I’ll read some George Bilgere poems during the early
evening slow-down, the first stroke of darkness when
interior table lamps are reconsidered.
out there, beyond the South Swansea wilderness, 
the route 6 traffic
is culled by time as workday tensions exhale from their necessities.
tonight seems right for Bilgere. he knows how to stick an ending.
(earlier, I witnessed the kid next door strapped-in with muscular dystrophy
struggling to make it up the ramp to his house, the agonized machinery whining
for the want of its battery's charge, his broken torso slumped head-first,
low and pleading as if confronting a dense atmosphere.)
I left him to his own devices.
I'll start with Bilgere's volume, "The White Museum" and the poem titled: "Trash".
It opens with a quote from Pablo Neruda:

"Each morning I place on my writing table
        a carnation and a hammer".

imagine writing such an introduction to the day ahead.
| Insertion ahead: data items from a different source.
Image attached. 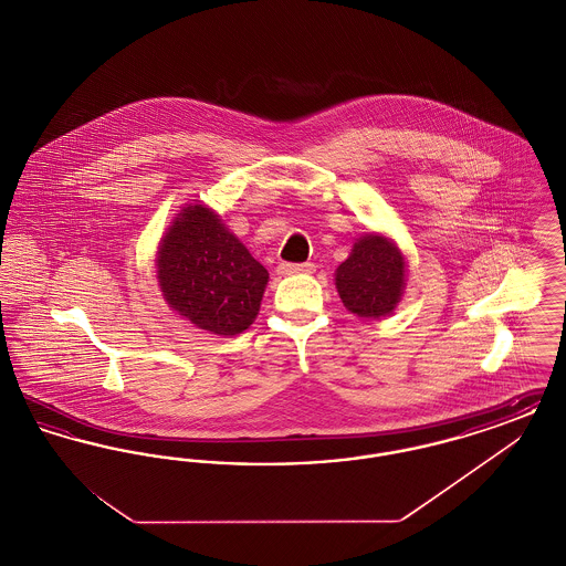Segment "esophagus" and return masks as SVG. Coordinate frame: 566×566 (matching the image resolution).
Instances as JSON below:
<instances>
[{"label":"esophagus","mask_w":566,"mask_h":566,"mask_svg":"<svg viewBox=\"0 0 566 566\" xmlns=\"http://www.w3.org/2000/svg\"><path fill=\"white\" fill-rule=\"evenodd\" d=\"M316 265L314 263H280L277 273L280 275H291V273H314Z\"/></svg>","instance_id":"esophagus-1"}]
</instances>
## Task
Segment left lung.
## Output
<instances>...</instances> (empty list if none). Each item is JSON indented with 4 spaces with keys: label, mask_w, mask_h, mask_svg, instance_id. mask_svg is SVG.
Instances as JSON below:
<instances>
[{
    "label": "left lung",
    "mask_w": 566,
    "mask_h": 566,
    "mask_svg": "<svg viewBox=\"0 0 566 566\" xmlns=\"http://www.w3.org/2000/svg\"><path fill=\"white\" fill-rule=\"evenodd\" d=\"M405 268L397 243L381 233H367L335 271V286L348 312L358 318H381L392 314L403 296Z\"/></svg>",
    "instance_id": "8db88e82"
}]
</instances>
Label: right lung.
<instances>
[{
    "instance_id": "obj_1",
    "label": "right lung",
    "mask_w": 566,
    "mask_h": 566,
    "mask_svg": "<svg viewBox=\"0 0 566 566\" xmlns=\"http://www.w3.org/2000/svg\"><path fill=\"white\" fill-rule=\"evenodd\" d=\"M157 277L174 312L220 337L254 323L270 282L268 270L203 203L182 208L165 231Z\"/></svg>"
}]
</instances>
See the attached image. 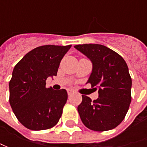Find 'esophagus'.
Returning a JSON list of instances; mask_svg holds the SVG:
<instances>
[{
	"mask_svg": "<svg viewBox=\"0 0 147 147\" xmlns=\"http://www.w3.org/2000/svg\"><path fill=\"white\" fill-rule=\"evenodd\" d=\"M74 91H72V90H69V89L68 90V95H69V96H71V95L74 93Z\"/></svg>",
	"mask_w": 147,
	"mask_h": 147,
	"instance_id": "1",
	"label": "esophagus"
}]
</instances>
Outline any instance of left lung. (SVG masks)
<instances>
[{
  "mask_svg": "<svg viewBox=\"0 0 147 147\" xmlns=\"http://www.w3.org/2000/svg\"><path fill=\"white\" fill-rule=\"evenodd\" d=\"M92 63L88 82L98 89L99 97L92 101L82 95L78 111L83 124L91 130L104 132L121 123L132 100V78L125 60L115 51L99 44L76 45Z\"/></svg>",
  "mask_w": 147,
  "mask_h": 147,
  "instance_id": "8db88e82",
  "label": "left lung"
}]
</instances>
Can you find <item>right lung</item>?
<instances>
[{
    "label": "right lung",
    "instance_id": "right-lung-1",
    "mask_svg": "<svg viewBox=\"0 0 147 147\" xmlns=\"http://www.w3.org/2000/svg\"><path fill=\"white\" fill-rule=\"evenodd\" d=\"M69 46L46 45L27 53L14 66L9 81V104L18 120L30 130H46L59 122L68 99L65 89L47 88L56 76Z\"/></svg>",
    "mask_w": 147,
    "mask_h": 147
}]
</instances>
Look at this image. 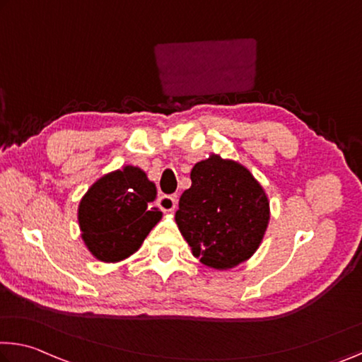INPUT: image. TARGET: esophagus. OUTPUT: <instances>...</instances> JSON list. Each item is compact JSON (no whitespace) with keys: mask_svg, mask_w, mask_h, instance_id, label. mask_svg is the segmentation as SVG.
Returning a JSON list of instances; mask_svg holds the SVG:
<instances>
[{"mask_svg":"<svg viewBox=\"0 0 362 362\" xmlns=\"http://www.w3.org/2000/svg\"><path fill=\"white\" fill-rule=\"evenodd\" d=\"M156 204H158V208H159L160 211H164V212H170V211H174V209H175V206H177V199H175L174 197H169V194H163V197H159V198H158Z\"/></svg>","mask_w":362,"mask_h":362,"instance_id":"esophagus-1","label":"esophagus"}]
</instances>
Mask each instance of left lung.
Masks as SVG:
<instances>
[{"label": "left lung", "mask_w": 362, "mask_h": 362, "mask_svg": "<svg viewBox=\"0 0 362 362\" xmlns=\"http://www.w3.org/2000/svg\"><path fill=\"white\" fill-rule=\"evenodd\" d=\"M175 222L194 257L230 269L259 248L269 223L267 194L245 165L211 154L194 164Z\"/></svg>", "instance_id": "8db88e82"}]
</instances>
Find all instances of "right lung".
<instances>
[{"instance_id":"1","label":"right lung","mask_w":362,"mask_h":362,"mask_svg":"<svg viewBox=\"0 0 362 362\" xmlns=\"http://www.w3.org/2000/svg\"><path fill=\"white\" fill-rule=\"evenodd\" d=\"M154 198L156 185L135 165L96 180L78 204V226L90 253L103 262L134 255L163 217L158 208H148Z\"/></svg>"}]
</instances>
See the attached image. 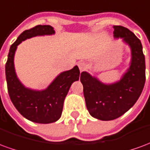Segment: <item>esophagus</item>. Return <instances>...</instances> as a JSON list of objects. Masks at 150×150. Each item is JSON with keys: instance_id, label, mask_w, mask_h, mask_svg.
<instances>
[{"instance_id": "obj_1", "label": "esophagus", "mask_w": 150, "mask_h": 150, "mask_svg": "<svg viewBox=\"0 0 150 150\" xmlns=\"http://www.w3.org/2000/svg\"><path fill=\"white\" fill-rule=\"evenodd\" d=\"M78 67L80 71H83L87 68V64L84 62H80L78 63Z\"/></svg>"}]
</instances>
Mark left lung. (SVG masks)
<instances>
[{"instance_id":"left-lung-1","label":"left lung","mask_w":150,"mask_h":150,"mask_svg":"<svg viewBox=\"0 0 150 150\" xmlns=\"http://www.w3.org/2000/svg\"><path fill=\"white\" fill-rule=\"evenodd\" d=\"M113 28L114 37L123 38L131 48L132 60L128 71L120 81L112 84H104L86 71L80 75L88 112L101 120H115L129 111L140 97L145 82V55L141 41L127 28Z\"/></svg>"}]
</instances>
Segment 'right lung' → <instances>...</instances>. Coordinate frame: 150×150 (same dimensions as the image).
I'll list each match as a JSON object with an SVG mask.
<instances>
[{
    "mask_svg": "<svg viewBox=\"0 0 150 150\" xmlns=\"http://www.w3.org/2000/svg\"><path fill=\"white\" fill-rule=\"evenodd\" d=\"M54 34L50 25H36L25 30L10 46L5 64V75L9 97L17 110L25 118L39 124L57 121L61 117L63 102L72 83L79 80V69L77 66L70 71L62 72L42 91L26 88L17 77L14 69V54L20 43L24 40L38 35Z\"/></svg>",
    "mask_w": 150,
    "mask_h": 150,
    "instance_id": "add662e5",
    "label": "right lung"
}]
</instances>
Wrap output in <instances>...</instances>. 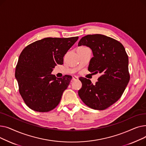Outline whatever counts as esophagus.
<instances>
[{"instance_id":"obj_1","label":"esophagus","mask_w":146,"mask_h":146,"mask_svg":"<svg viewBox=\"0 0 146 146\" xmlns=\"http://www.w3.org/2000/svg\"><path fill=\"white\" fill-rule=\"evenodd\" d=\"M78 76H73V78H72L73 80H78Z\"/></svg>"}]
</instances>
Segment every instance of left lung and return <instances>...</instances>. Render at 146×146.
<instances>
[{"mask_svg":"<svg viewBox=\"0 0 146 146\" xmlns=\"http://www.w3.org/2000/svg\"><path fill=\"white\" fill-rule=\"evenodd\" d=\"M86 45L93 52L88 70L101 73L95 85L80 78L82 87L78 91L82 101L90 108L104 110L121 98L129 80L128 57L117 40L101 34L82 37L78 46Z\"/></svg>","mask_w":146,"mask_h":146,"instance_id":"obj_1","label":"left lung"}]
</instances>
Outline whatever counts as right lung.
I'll return each instance as SVG.
<instances>
[{
	"label": "right lung",
	"mask_w": 146,
	"mask_h": 146,
	"mask_svg": "<svg viewBox=\"0 0 146 146\" xmlns=\"http://www.w3.org/2000/svg\"><path fill=\"white\" fill-rule=\"evenodd\" d=\"M78 38H45L22 50L15 70V78L19 94L29 108L45 112L58 105L72 77L65 75L57 78L51 72L57 64H63V57Z\"/></svg>",
	"instance_id": "right-lung-1"
}]
</instances>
as for me, there are times when I'll question the work in progress,
"sounds like somebody else" but I'll pass through a measure of time
and exploration before entering the crowded platform with reasonable assurance.
as for this entry, the lines in parenthesis beginning with: “earlier, I witnessed.."
ending with:  “as if confronting a dense atmosphere"— well,
I've assured myself at least for the time being that for the most part, are mine.